> [GOAL OF THE EXERCISE]: The line containing "Обои Trevi Fountain - Rome Italy 960x800" marks the end; write out exactly every line from the start of the data up to and including it, without the pictures.

*** DATASET EXTRACT Section Begins ***

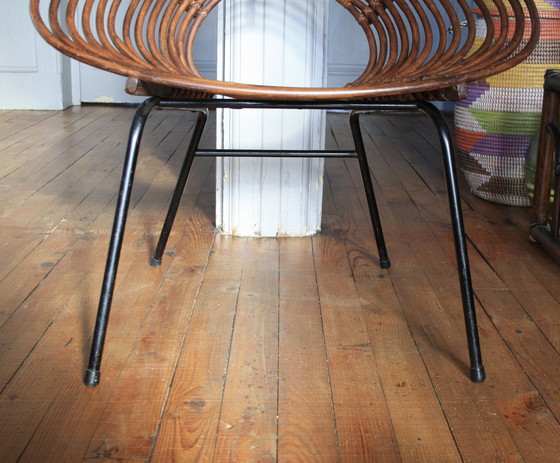 Image 1 of Rohé Noordwoolde rattan & bamboo armchair/chair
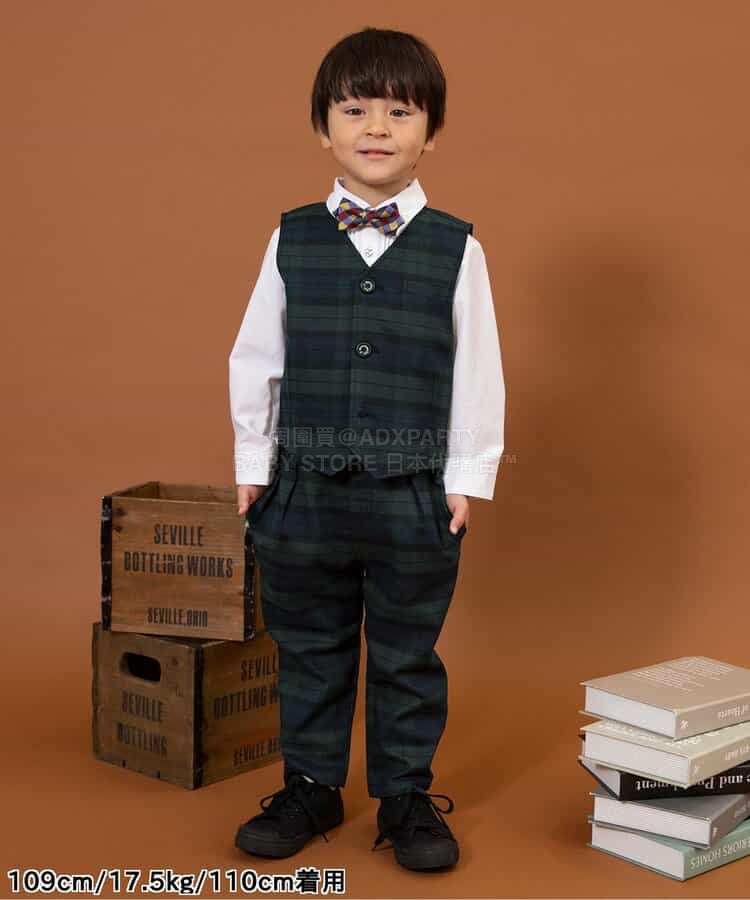 日本童裝 BREEZE 正裝背後心 90-130cm 男童款 冬季 OUTERWEAR 面試/宴會/表演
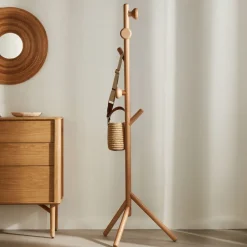 Kave Home Staande Kapstokken|Kapstok Nadue Beukenhout, 170cm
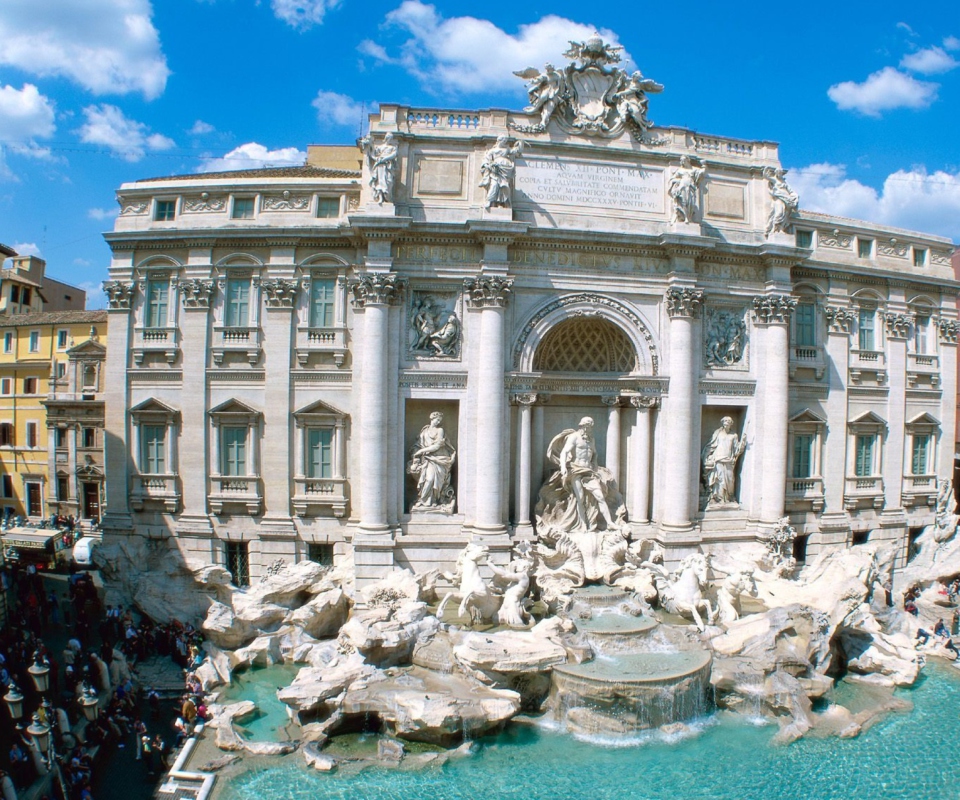 Обои Trevi Fountain - Rome Italy 960x800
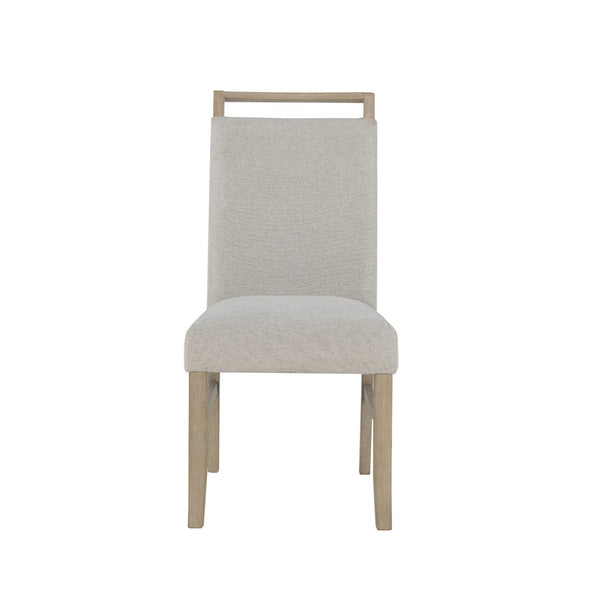 English Elm VANILLA Plush Light Grey Dining Chair with Bouclé Fabric & Solid Wood Frame, Extended Back Comfort B201P342874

*** DATASET EXTRACT Section Ends ***

> [RESULT]:
 Image 1 of Rohé Noordwoolde rattan & bamboo armchair/chair
 日本童裝 BREEZE 正裝背後心 90-130cm 男童款 冬季 OUTERWEAR 面試/宴會/表演
 Kave Home Staande Kapstokken|Kapstok Nadue Beukenhout, 170cm
 Обои Trevi Fountain - Rome Italy 960x800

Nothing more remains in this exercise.